The vulnerability is a use‑after‑free condition in the RPC Runtime Library that allows an attacker with sufficient authorization to execute code on the target system. The flaw can be triggered by sending specially crafted requests to the vulnerable RPC service, which may lead to arbitrary code execution with the privileges of the RPC process. It is classified as CWE‑416, indicating a classic memory corruption vulnerability. The likely attack vector is network‑based interaction with the RPC service, and the description of an "authorized attacker" implies that the attacker must be authenticated or have sufficient privileges to exploit the flaw. Because the flaw causes code execution, the impact is a complete compromise of confidentiality, integrity, and availability of the affected machine.
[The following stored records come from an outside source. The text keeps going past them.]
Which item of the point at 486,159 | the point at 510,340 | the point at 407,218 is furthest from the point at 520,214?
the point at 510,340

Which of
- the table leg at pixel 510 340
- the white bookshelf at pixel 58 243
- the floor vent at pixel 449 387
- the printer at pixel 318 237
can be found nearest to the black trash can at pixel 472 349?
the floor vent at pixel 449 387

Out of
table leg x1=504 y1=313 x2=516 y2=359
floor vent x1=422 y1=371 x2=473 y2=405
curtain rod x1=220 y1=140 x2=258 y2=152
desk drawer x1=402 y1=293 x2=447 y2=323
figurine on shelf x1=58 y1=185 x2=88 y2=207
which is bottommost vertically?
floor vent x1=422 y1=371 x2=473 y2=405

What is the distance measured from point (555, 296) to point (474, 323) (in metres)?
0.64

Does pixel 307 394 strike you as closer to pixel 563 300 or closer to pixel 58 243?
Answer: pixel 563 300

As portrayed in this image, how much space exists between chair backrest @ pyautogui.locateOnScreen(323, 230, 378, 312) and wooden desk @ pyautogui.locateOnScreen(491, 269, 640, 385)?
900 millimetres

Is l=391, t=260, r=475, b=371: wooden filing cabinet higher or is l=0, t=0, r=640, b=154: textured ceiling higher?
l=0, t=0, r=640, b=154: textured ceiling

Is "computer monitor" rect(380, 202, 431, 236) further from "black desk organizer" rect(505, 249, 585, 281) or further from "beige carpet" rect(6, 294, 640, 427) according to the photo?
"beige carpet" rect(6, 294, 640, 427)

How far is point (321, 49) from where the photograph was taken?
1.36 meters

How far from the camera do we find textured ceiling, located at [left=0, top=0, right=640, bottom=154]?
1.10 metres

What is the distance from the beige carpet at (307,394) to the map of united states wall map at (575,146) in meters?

Microsoft Windows 10 (versions 1607, 1809, 21H2, 22H2), Microsoft Windows 11 (versions 22H3, 23H2, 24H2, 25H2, 26H1), and Microsoft Windows Server from 2012 through 2025, including all variants such as Server Core, R2 and different architectures; all listed builds include the RPC Runtime Library component and are affected by the use‑after‑free flaw.

The CVSS score of 8.8 marks the defect as High severity. The EPSS score of less than 1 % suggests that exploitation is currently unlikely in the wild. The vulnerability is not listed in the CISA KEV catalog, indicating no known publicly disclosed exploitation yet. In practice, an attacker would need network access to the exposed RPC endpoints and sufficient authorization to trigger the use‑after‑free. If exploited, the attacker could achieve arbitrary code execution, enabling full system compromise.